** DOCUMENT **
=======

I would propose to split two things: user-visible behavior and
internal implementation.  Internal implementation, which allows
numeric NaN within the JsonbValue, isn't perfect and we could improve
it.  But I'd like to determine desired user-visible behavior first,
then we can decide how to fix the implementation.

>
> > I found the relevant part of the standard.  Unfortunately, I can't
> > post the full standard here due to its license, but I think I can cite
> > the relevant part.
>
> I don't think this is very relevant.  The SQL standard has not got the
> concepts of Inf or NaN either (see 4.4.2 Characteristics of numbers),
> therefore their definition is only envisioning that a string representing
> a normal finite number should be castable to DOUBLE PRECISION.  Thus,
> both of the relevant standards think that "numbers" are just finite
> numbers.
>
> So when neither JSON nor SQL consider that "NaN" is an allowed sort
> of number, why are you doing violence to the code to allow it in a
> jsonpath?

Yes, I see.  No standard insists we should support NaN.  However,
standard claims .double() should behave the same as CAST to double.
So, I think if CAST supports NaN, but .double() doesn't, it's still a
violation.

> And if you insist on doing such violence, why didn't you
> do some more and kluge it to the point where "Inf" would work too?


Yep, according to standard .double() should support "Inf" as soon as
CAST to double does.  The reason why it wasn't implemented is that we
use numeric as the internal storage for all the numbers. And numeric
doesn't support Inf yet.

> (It would require slightly less klugery in the wake of the infinities-
> in-numeric patch that I'm going to post soon ... but that doesn't make
> it a good idea.)


If numerics would support infinites, we can follow standard and make
.double() method work the same way as CAST to double does.  Now, I get
that there is no much reason to keep current behaviour, which supports
Nan, but doesn't support Inf.  I think we should either support both
NaN and Inf and don't support any of them.  The latter is a violation
of the standard, but provides us with a simpler and cleaner
implementation.  What do you think?

BTW, we found what the standard says about serialization of SQL/JSON items.

9.37 Serializing an SQL/JSON item (page 695)
ii) Let JV be an implementation-dependent value of type TT and
encoding ENC such that these two conditions hold:
1) JV is a JSON text.

=======

** GIVEN TASK A **
Please rewrite the jsonpath NaN discussion from "9.37 Serializing an" up to and including "a JSON text.", substituting "character set" for "encoding".
** GIVEN TASK B **
Pick up the jsonpath NaN discussion after its last sentence and carry it on.
The material isn't needed here.

** Dataset rows **
=======

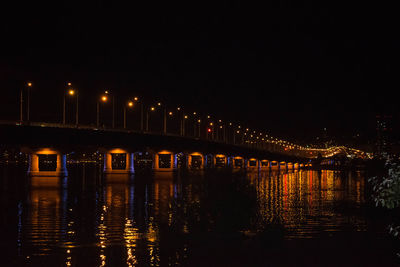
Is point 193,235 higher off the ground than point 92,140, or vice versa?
point 92,140

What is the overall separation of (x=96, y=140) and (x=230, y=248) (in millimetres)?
70312

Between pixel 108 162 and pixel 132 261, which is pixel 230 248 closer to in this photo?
pixel 132 261

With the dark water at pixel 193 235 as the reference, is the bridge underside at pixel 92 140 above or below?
above

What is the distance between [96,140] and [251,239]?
68.2 m

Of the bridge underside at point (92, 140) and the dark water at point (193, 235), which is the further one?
the bridge underside at point (92, 140)

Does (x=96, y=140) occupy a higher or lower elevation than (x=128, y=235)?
higher

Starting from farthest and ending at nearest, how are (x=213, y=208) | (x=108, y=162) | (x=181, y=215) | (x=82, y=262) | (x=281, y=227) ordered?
(x=108, y=162)
(x=213, y=208)
(x=181, y=215)
(x=281, y=227)
(x=82, y=262)

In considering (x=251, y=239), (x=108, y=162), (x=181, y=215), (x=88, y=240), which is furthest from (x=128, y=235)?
(x=108, y=162)

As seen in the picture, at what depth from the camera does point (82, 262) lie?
19.2 meters

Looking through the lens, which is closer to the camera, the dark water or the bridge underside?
the dark water

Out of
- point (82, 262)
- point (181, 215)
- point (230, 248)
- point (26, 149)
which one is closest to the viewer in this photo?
point (82, 262)

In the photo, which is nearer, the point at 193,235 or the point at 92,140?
the point at 193,235

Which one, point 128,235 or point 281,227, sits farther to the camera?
point 281,227

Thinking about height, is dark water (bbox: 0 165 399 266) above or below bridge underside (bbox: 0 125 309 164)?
below
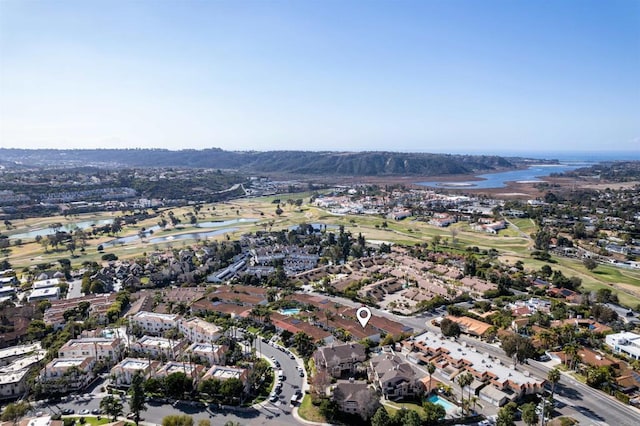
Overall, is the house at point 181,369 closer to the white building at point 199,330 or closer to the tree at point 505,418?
the white building at point 199,330

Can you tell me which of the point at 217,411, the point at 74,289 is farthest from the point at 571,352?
the point at 74,289

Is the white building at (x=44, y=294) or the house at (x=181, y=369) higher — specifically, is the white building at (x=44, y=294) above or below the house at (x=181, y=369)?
below

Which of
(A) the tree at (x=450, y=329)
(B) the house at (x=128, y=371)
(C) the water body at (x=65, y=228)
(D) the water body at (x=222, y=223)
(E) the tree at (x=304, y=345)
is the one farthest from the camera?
(D) the water body at (x=222, y=223)

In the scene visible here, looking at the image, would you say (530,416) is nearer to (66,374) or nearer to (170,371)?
(170,371)

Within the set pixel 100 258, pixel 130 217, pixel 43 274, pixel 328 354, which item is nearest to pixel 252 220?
pixel 130 217

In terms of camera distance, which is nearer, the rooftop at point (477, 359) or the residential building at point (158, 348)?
the rooftop at point (477, 359)

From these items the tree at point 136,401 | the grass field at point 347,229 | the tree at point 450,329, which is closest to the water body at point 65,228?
the grass field at point 347,229

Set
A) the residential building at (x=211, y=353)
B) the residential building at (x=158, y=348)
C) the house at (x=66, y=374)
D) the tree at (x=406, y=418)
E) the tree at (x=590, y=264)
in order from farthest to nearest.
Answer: the tree at (x=590, y=264)
the residential building at (x=158, y=348)
the residential building at (x=211, y=353)
the house at (x=66, y=374)
the tree at (x=406, y=418)
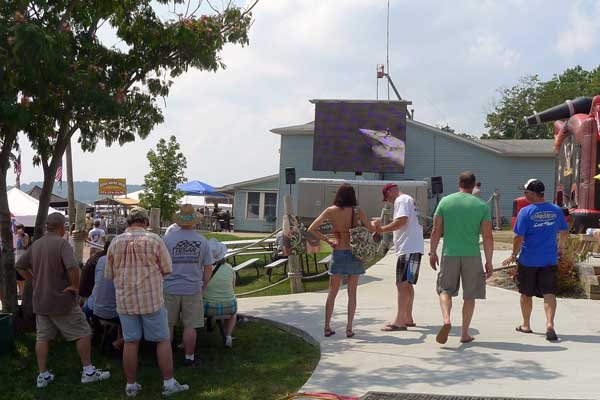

=======

** RESULT A **
9.37 Serializing an SQL/JSON item (page 695)
ii) Let JV be an implementation-dependent value of type TT and
character set ENC such that these two conditions hold:
1) JV is a JSON text.

** RESULT B **
2) When applying the General Rules of Subclause 9.36, “Parsing JSON
text” with JV as JSON TEXT, FO as FORMAT OPTION, and WITHOUT UNIQUE
KEYS as UNIQUENESS CONSTRAINT, the returned STATUS is successful
completion and the returned SQL/JSON ITEM is an SQL/JSON item that is
equivalent to SJI.
If there is no such JV, then let ST be the exception condition: data
exception — invalid JSON text.

Basically it says that the resulting text should result in the same
SQL/JSON item when parsed.  I think this literally means that
serialization of numeric NaN is impossible as soon as it's impossible
to get numeric NaN as the result json parsing.  However, in the same
way this would mean that serialization of datetime is also impossible,
but that seems like nonsense.  So, I think this paragraph of the
standard is ill-conceived.

------
Alexander Korotkov
Postgres Professional: http://www.postgrespro.com
The Russian Postgres Company



Re: jsonpath versus NaN

От
Tom Lane
Дата:
Alexander Korotkov <a.korotkov@postgrespro.ru> writes:
> On Thu, Jun 11, 2020 at 10:00 PM Tom Lane <tgl@sss.pgh.pa.us> wrote:
>> I don't think this is very relevant.  The SQL standard has not got the
>> concepts of Inf or NaN either (see 4.4.2 Characteristics of numbers),
>> therefore their definition is only envisioning that a string representing
>> a normal finite number should be castable to DOUBLE PRECISION.  Thus,
>> both of the relevant standards think that "numbers" are just finite
>> numbers.

> Yes, I see.  No standard insists we should support NaN.  However,
> standard claims .double() should behave the same as CAST to double.
> So, I think if CAST supports NaN, but .double() doesn't, it's still a
> violation.

No, I think you are completely misunderstanding the standard.  They
are saying that strings that look like legal numbers according to SQL
should be castable into numbers.  But NaN and Inf are not legal
numbers according to SQL, so there is nothing in that text that
justifies accepting "NaN".  Nor does the JSON standard provide any
support for that position.  So I think it is fine to leave NaN/Inf
out of the world of what you can write in jsonpath.

I'd be more willing to let the code do this if it didn't require such
a horrid, dangerous kluge to do so.  But it does, and I don't see any
easy way around that, so I think we should just take out the kluge.
And do so sooner not later, before some misguided user starts to
depend on it.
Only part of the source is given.